The shadow raises his bow, and draws back the string. The deer paws at the earth, trying to uncover acorns hidden in the grass. The bowman looses his arrow, and it finds its mark behind the shoulder of the stag, and it lunges forward to escape the unseen danger beyond the trees that caused the wind to crack before it. The animal falls to the earth and doesn't move again.
Nicholas removes his hood and nudges the stag on the shoulder with his bow. He lay his bow and quiver on the ground and kneels beside the beast and places his hand on the deer’s head between the antlers. He runs his hand down the thick neck and down to the shoulder to the place the arrow entered it. The blood was warm on his fingers, and he wipes them across the stag’s side. Nicholas pulls the knife from his belt and begins his work, taking from the animal all he can carry.
Friday, December 21, 2018
In the stillness of early morning, the bowman steps into the woods. It is still quite dark, so he eases along with what little moonlight is left shining through the open hardwoods. The morning is cold, and deathly silent. Rainfall from the day before has dampened the forest floor, which made for quiet going, as long as he doesn't make a misstep and break a dead branch, or crumble a rotting log under foot.

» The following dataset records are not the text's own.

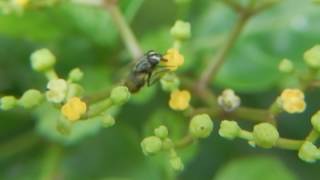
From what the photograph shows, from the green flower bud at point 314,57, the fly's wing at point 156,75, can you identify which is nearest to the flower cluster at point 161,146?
the fly's wing at point 156,75

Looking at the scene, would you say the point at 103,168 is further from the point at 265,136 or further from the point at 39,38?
the point at 265,136

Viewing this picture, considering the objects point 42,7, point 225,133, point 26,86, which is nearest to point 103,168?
point 26,86

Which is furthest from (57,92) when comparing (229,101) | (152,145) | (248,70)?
(248,70)

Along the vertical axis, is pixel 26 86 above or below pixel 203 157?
above

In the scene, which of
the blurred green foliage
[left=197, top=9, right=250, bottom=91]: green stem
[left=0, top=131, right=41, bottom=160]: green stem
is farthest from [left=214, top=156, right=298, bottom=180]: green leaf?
[left=0, top=131, right=41, bottom=160]: green stem

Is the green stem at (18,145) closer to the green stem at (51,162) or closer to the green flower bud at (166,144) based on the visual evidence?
the green stem at (51,162)

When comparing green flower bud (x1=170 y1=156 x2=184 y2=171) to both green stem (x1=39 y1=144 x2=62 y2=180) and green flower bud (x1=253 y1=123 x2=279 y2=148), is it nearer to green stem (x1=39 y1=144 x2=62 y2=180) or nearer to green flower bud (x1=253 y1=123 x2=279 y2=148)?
green flower bud (x1=253 y1=123 x2=279 y2=148)
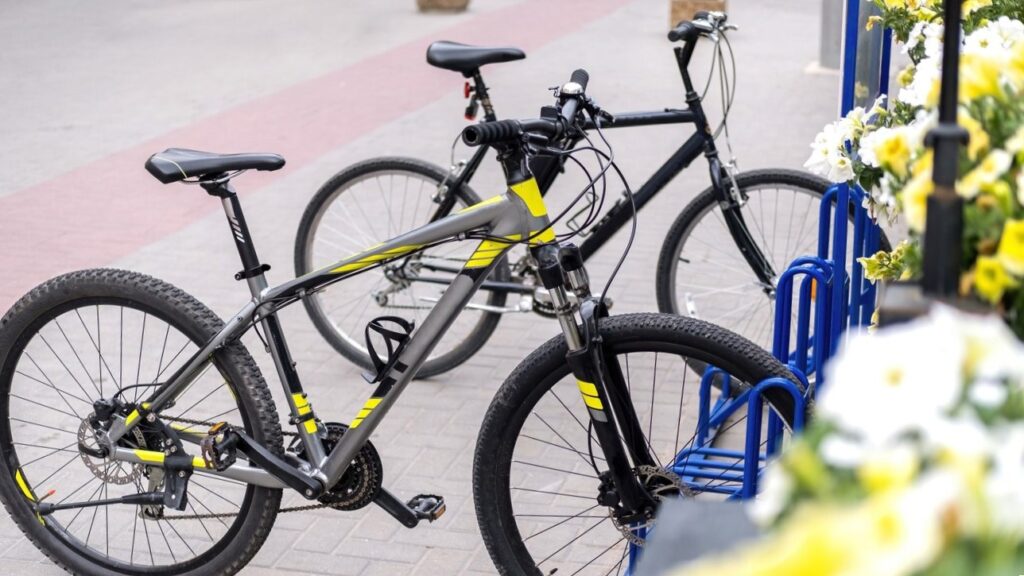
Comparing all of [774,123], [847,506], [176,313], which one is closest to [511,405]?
[176,313]

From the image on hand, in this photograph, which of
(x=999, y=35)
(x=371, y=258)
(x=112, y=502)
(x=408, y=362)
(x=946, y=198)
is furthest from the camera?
(x=112, y=502)

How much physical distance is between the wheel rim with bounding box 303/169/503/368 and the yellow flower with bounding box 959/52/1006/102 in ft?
10.6

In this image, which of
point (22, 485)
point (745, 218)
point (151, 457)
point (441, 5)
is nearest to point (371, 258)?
point (151, 457)

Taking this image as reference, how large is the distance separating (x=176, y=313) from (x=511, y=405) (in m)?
0.90

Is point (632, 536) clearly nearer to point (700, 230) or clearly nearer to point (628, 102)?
point (700, 230)

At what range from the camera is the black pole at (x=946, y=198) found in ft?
4.40

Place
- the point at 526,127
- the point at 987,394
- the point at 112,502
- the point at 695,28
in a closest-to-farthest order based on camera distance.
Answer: the point at 987,394
the point at 526,127
the point at 112,502
the point at 695,28

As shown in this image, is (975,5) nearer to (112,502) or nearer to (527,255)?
(527,255)

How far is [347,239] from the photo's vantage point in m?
5.45

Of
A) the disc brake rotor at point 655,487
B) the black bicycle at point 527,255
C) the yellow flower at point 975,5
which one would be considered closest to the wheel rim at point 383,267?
the black bicycle at point 527,255

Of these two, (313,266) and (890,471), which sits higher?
(890,471)

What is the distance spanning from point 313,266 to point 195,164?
2074 mm

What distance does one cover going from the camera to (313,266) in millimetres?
5230

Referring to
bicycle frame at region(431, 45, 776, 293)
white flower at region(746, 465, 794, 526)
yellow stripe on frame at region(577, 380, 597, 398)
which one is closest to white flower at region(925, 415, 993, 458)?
white flower at region(746, 465, 794, 526)
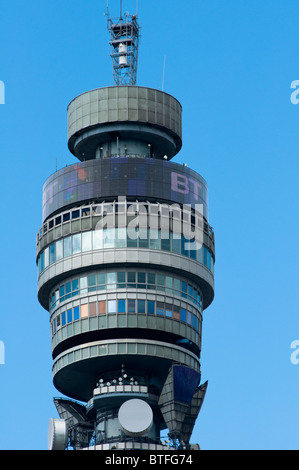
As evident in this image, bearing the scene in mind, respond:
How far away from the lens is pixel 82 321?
589 feet

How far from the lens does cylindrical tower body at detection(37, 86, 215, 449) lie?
179 metres

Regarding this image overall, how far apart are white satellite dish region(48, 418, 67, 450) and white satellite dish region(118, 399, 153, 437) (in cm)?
863

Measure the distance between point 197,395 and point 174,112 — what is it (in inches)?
1641

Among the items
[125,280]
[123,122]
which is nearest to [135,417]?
[125,280]

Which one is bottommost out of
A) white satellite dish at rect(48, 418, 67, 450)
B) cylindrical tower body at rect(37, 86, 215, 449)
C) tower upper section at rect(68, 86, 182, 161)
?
white satellite dish at rect(48, 418, 67, 450)

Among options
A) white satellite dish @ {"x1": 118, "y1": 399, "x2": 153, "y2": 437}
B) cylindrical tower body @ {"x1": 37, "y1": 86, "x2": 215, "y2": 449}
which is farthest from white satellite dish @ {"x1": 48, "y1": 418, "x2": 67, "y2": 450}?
white satellite dish @ {"x1": 118, "y1": 399, "x2": 153, "y2": 437}

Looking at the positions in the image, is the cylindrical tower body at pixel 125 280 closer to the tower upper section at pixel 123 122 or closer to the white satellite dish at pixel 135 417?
the tower upper section at pixel 123 122

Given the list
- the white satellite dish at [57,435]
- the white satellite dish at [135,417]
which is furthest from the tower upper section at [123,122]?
the white satellite dish at [57,435]

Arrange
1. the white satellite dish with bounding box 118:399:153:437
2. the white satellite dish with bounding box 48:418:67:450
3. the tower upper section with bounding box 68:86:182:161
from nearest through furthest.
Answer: the white satellite dish with bounding box 118:399:153:437 < the white satellite dish with bounding box 48:418:67:450 < the tower upper section with bounding box 68:86:182:161

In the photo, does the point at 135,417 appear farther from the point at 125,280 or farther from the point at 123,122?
the point at 123,122

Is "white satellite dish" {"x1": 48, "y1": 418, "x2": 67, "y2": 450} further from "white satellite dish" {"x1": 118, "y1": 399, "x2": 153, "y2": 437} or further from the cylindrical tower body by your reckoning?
"white satellite dish" {"x1": 118, "y1": 399, "x2": 153, "y2": 437}
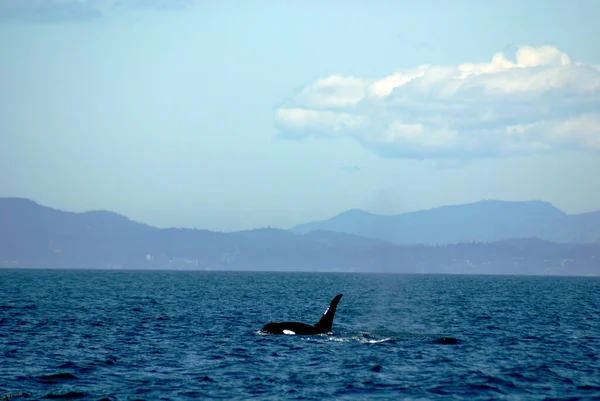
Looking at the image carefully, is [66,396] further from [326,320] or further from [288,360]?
[326,320]

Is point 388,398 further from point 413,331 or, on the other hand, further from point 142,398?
point 413,331

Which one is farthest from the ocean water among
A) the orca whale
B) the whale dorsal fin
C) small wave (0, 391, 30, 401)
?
the orca whale

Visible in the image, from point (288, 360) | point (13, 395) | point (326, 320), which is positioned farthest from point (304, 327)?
point (13, 395)

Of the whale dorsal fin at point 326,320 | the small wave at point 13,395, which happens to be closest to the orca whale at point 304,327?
the whale dorsal fin at point 326,320

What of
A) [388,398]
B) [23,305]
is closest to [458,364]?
[388,398]

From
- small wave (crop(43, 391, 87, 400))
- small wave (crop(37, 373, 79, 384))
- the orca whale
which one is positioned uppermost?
the orca whale

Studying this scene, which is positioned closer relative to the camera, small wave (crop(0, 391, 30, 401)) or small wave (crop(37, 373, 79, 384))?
small wave (crop(0, 391, 30, 401))

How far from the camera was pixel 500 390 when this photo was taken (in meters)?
31.8

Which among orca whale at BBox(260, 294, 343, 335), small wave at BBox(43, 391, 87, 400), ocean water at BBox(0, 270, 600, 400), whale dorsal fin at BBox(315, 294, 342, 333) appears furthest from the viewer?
whale dorsal fin at BBox(315, 294, 342, 333)

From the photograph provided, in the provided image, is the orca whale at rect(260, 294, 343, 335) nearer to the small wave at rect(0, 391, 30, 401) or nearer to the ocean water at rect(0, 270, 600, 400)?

There is no need to hurry, just take a few steps, then wait a few minutes. Watching the dimly lit woods, listening for any sound that would mean something stirring in the dark brush beyond his sight.
As the first hint of daybreak outlined the ridge above him, the bowman hears the slight shuffling on the far side of the spring- fed branch to his left. He scans the trees, trying to get his eyes somewhat adjusted, looking for any horizontal line that would indicate the back of a whitetail deer, standing motionless in the thicket.
The bowman stands like a statue for what seems like an hour, and as the light floods through the forest floor, it occurs to him that he's seeing shadows, or a fallen tree, not a deer, or any other living thing.
As he takes a step in the other direction, chaos erupts from the thick timber beyond the branch, and the bowman watches a large buck crashing through the tangle of vines and thick saplings, up the hillside toward the ridge, white tail raised like a flag. The buck blows and grunts as he climbed the steep slope.
He watched the buck flee with a cheerful heart, as it did his soul good to witness the speed and agility of the fine animal.
All was quiet again, all except the purling of the branch, the songbirds' waking voices, and the fast beating of the bowman's heart.